» Exercise aim
Convert every line of the items below into a JSON list of strings, one string per line, omitting blank lines.
┌─ Records for the exercise
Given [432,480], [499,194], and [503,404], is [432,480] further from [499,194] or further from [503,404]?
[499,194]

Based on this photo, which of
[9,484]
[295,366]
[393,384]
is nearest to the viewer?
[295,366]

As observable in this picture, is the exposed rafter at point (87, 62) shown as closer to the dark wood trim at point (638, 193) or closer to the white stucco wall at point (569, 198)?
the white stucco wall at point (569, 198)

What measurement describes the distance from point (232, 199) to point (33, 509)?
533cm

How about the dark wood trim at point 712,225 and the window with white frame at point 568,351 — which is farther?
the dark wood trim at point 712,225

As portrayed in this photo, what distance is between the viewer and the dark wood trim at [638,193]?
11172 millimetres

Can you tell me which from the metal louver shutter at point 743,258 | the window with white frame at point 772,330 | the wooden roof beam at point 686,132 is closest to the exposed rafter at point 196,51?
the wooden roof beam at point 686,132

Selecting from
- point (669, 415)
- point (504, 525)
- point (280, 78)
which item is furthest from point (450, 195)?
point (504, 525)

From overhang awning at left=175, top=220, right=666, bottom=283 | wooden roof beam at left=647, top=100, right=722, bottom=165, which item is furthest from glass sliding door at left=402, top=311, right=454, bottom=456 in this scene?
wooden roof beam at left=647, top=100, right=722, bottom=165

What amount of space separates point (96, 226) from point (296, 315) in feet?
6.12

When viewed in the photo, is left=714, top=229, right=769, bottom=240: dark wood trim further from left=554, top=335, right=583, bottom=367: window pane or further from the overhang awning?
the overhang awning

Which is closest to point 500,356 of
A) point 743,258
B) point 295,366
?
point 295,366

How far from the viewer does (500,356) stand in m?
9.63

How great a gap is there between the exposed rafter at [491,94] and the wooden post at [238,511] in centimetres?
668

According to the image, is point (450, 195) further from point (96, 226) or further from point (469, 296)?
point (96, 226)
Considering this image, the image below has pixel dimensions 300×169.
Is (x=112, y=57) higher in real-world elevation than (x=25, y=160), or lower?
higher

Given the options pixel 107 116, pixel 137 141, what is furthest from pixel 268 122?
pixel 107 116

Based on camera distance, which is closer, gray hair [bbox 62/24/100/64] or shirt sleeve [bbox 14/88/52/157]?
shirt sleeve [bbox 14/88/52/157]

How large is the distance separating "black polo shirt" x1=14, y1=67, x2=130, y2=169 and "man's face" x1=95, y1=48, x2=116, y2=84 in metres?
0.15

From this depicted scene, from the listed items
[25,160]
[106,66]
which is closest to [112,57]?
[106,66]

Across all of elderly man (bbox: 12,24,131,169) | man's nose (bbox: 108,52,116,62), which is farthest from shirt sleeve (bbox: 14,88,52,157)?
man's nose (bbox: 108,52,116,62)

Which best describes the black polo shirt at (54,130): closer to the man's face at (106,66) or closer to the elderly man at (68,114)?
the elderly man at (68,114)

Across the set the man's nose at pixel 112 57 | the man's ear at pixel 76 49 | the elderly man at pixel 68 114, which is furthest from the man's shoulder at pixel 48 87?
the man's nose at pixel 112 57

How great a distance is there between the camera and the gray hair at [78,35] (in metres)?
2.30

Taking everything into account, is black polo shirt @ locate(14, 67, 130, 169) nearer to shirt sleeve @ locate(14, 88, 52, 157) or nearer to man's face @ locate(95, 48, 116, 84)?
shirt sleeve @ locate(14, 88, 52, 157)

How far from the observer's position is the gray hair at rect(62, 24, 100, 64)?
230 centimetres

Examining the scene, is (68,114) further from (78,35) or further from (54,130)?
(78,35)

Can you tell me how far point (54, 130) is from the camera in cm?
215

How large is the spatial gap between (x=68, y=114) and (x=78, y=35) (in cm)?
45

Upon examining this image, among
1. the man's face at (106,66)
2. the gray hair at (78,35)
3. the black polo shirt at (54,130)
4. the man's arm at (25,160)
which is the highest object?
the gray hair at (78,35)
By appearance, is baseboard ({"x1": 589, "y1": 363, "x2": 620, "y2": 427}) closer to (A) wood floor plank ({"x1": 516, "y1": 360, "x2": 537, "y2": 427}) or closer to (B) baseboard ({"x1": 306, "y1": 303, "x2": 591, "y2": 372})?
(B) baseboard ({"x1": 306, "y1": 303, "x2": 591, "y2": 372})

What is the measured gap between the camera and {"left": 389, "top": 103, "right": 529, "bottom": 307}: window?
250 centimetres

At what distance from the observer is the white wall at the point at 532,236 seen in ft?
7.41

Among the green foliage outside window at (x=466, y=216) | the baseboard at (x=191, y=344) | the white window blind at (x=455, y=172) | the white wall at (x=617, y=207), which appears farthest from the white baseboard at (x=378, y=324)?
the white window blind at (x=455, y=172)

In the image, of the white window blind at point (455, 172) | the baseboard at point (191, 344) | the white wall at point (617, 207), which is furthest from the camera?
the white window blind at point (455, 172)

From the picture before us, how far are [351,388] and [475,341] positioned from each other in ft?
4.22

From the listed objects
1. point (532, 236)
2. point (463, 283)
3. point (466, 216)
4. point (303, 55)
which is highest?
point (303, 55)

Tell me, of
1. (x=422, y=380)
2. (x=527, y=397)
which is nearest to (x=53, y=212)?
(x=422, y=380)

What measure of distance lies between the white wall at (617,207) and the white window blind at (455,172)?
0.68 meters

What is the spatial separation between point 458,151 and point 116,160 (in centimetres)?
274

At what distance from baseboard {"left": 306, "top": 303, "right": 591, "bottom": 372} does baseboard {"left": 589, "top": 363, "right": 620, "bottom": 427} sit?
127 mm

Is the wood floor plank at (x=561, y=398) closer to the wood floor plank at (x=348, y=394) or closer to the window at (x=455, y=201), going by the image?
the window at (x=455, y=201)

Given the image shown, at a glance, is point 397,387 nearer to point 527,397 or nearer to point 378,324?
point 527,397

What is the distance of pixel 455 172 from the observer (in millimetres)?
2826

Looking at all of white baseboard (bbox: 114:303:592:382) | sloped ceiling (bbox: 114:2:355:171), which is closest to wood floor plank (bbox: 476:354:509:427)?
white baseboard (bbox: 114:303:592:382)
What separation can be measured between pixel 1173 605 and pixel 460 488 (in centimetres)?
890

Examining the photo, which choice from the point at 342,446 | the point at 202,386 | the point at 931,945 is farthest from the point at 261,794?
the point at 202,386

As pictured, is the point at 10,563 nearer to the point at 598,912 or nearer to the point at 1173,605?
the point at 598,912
└─
» Written solution
[
  "Given [432,480], [499,194], and [503,404], is [432,480] further from [499,194] or further from [503,404]?",
  "[499,194]",
  "Based on this photo, which of",
  "[9,484]",
  "[295,366]",
  "[393,384]",
  "is nearest to the viewer?",
  "[295,366]",
  "As observable in this picture, is the exposed rafter at point (87, 62) shown as closer to the dark wood trim at point (638, 193) or closer to the white stucco wall at point (569, 198)?",
  "the white stucco wall at point (569, 198)",
  "What measurement describes the distance from point (232, 199) to point (33, 509)?",
  "533cm",
  "How about the dark wood trim at point 712,225 and the window with white frame at point 568,351 — which is farther?",
  "the dark wood trim at point 712,225",
  "As portrayed in this photo, what distance is between the viewer and the dark wood trim at [638,193]?",
  "11172 millimetres",
  "Can you tell me which from the metal louver shutter at point 743,258 | the window with white frame at point 772,330 | the wooden roof beam at point 686,132 is closest to the exposed rafter at point 196,51?",
  "the wooden roof beam at point 686,132",
  "Selecting from",
  "- point (669, 415)",
  "- point (504, 525)",
  "- point (280, 78)",
  "which item is furthest from point (450, 195)?",
  "point (504, 525)",
  "From overhang awning at left=175, top=220, right=666, bottom=283 | wooden roof beam at left=647, top=100, right=722, bottom=165, which item is furthest from glass sliding door at left=402, top=311, right=454, bottom=456 in this scene?",
  "wooden roof beam at left=647, top=100, right=722, bottom=165",
  "What amount of space separates point (96, 226) from point (296, 315) in feet?",
  "6.12",
  "When viewed in the photo, is left=714, top=229, right=769, bottom=240: dark wood trim further from left=554, top=335, right=583, bottom=367: window pane or further from the overhang awning?",
  "the overhang awning",
  "Which is closest to point 500,356 of",
  "A) point 743,258",
  "B) point 295,366",
  "?",
  "point 295,366",
  "How far from the viewer does (500,356) stand in m?",
  "9.63",
  "How great a gap is there between the exposed rafter at [491,94] and the wooden post at [238,511] in centimetres?",
  "668",
  "According to the image, is point (450, 195) further from point (96, 226) or further from point (469, 296)?",
  "point (96, 226)",
  "Considering this image, the image below has pixel dimensions 300×169.",
  "Is (x=112, y=57) higher in real-world elevation than (x=25, y=160), or lower?",
  "higher",
  "Given the options pixel 107 116, pixel 137 141, what is furthest from pixel 268 122?",
  "pixel 107 116",
  "Based on camera distance, which is closer, gray hair [bbox 62/24/100/64] or shirt sleeve [bbox 14/88/52/157]?",
  "shirt sleeve [bbox 14/88/52/157]",
  "How large is the distance separating \"black polo shirt\" x1=14, y1=67, x2=130, y2=169 and \"man's face\" x1=95, y1=48, x2=116, y2=84 in metres?",
  "0.15",
  "From this depicted scene, from the listed items",
  "[25,160]",
  "[106,66]",
  "which is closest to [112,57]?",
  "[106,66]",
  "Across all of elderly man (bbox: 12,24,131,169) | man's nose (bbox: 108,52,116,62), which is farthest from shirt sleeve (bbox: 14,88,52,157)?",
  "man's nose (bbox: 108,52,116,62)",
  "Which best describes the black polo shirt at (54,130): closer to the man's face at (106,66) or closer to the elderly man at (68,114)?",
  "the elderly man at (68,114)",
  "Across the set the man's nose at pixel 112 57 | the man's ear at pixel 76 49 | the elderly man at pixel 68 114, which is furthest from the man's shoulder at pixel 48 87?",
  "the man's nose at pixel 112 57",
  "How great a distance is there between the camera and the gray hair at [78,35] (in metres)?",
  "2.30",
  "Taking everything into account, is black polo shirt @ locate(14, 67, 130, 169) nearer to shirt sleeve @ locate(14, 88, 52, 157) or nearer to man's face @ locate(95, 48, 116, 84)?",
  "shirt sleeve @ locate(14, 88, 52, 157)",
  "How far from the observer's position is the gray hair at rect(62, 24, 100, 64)?",
  "230 centimetres",
  "Examining the scene, is (68,114) further from (78,35) or further from (54,130)?",
  "(78,35)",
  "Can you tell me how far point (54, 130) is from the camera in cm?",
  "215",
  "How large is the spatial gap between (x=68, y=114) and (x=78, y=35) (in cm)?",
  "45",
  "Upon examining this image, among",
  "1. the man's face at (106,66)",
  "2. the gray hair at (78,35)",
  "3. the black polo shirt at (54,130)",
  "4. the man's arm at (25,160)",
  "which is the highest object?",
  "the gray hair at (78,35)",
  "By appearance, is baseboard ({\"x1\": 589, \"y1\": 363, \"x2\": 620, \"y2\": 427}) closer to (A) wood floor plank ({\"x1\": 516, \"y1\": 360, \"x2\": 537, \"y2\": 427}) or closer to (B) baseboard ({\"x1\": 306, \"y1\": 303, \"x2\": 591, \"y2\": 372})?",
  "(B) baseboard ({\"x1\": 306, \"y1\": 303, \"x2\": 591, \"y2\": 372})",
  "What is the measured gap between the camera and {\"left\": 389, \"top\": 103, \"right\": 529, \"bottom\": 307}: window?",
  "250 centimetres",
  "At what distance from the observer is the white wall at the point at 532,236 seen in ft?",
  "7.41",
  "Among the green foliage outside window at (x=466, y=216) | the baseboard at (x=191, y=344) | the white window blind at (x=455, y=172) | the white wall at (x=617, y=207), which appears farthest from the white baseboard at (x=378, y=324)?",
  "the white window blind at (x=455, y=172)",
  "In the image, of the white window blind at point (455, 172) | the baseboard at point (191, 344) | the white wall at point (617, 207), which is furthest from the camera?",
  "the white window blind at point (455, 172)",
  "From the picture before us, how far are [351,388] and [475,341] positioned from each other in ft?",
  "4.22",
  "From the listed objects",
  "1. point (532, 236)",
  "2. point (463, 283)",
  "3. point (466, 216)",
  "4. point (303, 55)",
  "which is highest?",
  "point (303, 55)",
  "Tell me, of",
  "1. (x=422, y=380)",
  "2. (x=527, y=397)",
  "which is nearest to (x=53, y=212)?",
  "(x=422, y=380)",
  "What measure of distance lies between the white wall at (617,207) and the white window blind at (455,172)?",
  "0.68 meters",
  "What is the spatial separation between point 458,151 and point 116,160 (in centimetres)?",
  "274",
  "At what distance from baseboard {\"left\": 306, \"top\": 303, \"right\": 591, \"bottom\": 372} does baseboard {\"left\": 589, \"top\": 363, \"right\": 620, \"bottom\": 427} sit?",
  "127 mm",
  "Is the wood floor plank at (x=561, y=398) closer to the wood floor plank at (x=348, y=394) or closer to the window at (x=455, y=201), going by the image?",
  "the window at (x=455, y=201)",
  "Given the image shown, at a glance, is point 397,387 nearer to point 527,397 or nearer to point 378,324?",
  "point 527,397",
  "What is the distance of pixel 455 172 from the observer (in millimetres)?",
  "2826",
  "Looking at all of white baseboard (bbox: 114:303:592:382) | sloped ceiling (bbox: 114:2:355:171), which is closest to wood floor plank (bbox: 476:354:509:427)?",
  "white baseboard (bbox: 114:303:592:382)",
  "What separation can be measured between pixel 1173 605 and pixel 460 488 (in centimetres)?",
  "890",
  "Examining the photo, which choice from the point at 342,446 | the point at 202,386 | the point at 931,945 is farthest from the point at 261,794?",
  "the point at 202,386",
  "As pictured, is the point at 10,563 nearer to the point at 598,912 or nearer to the point at 1173,605?",
  "the point at 598,912"
]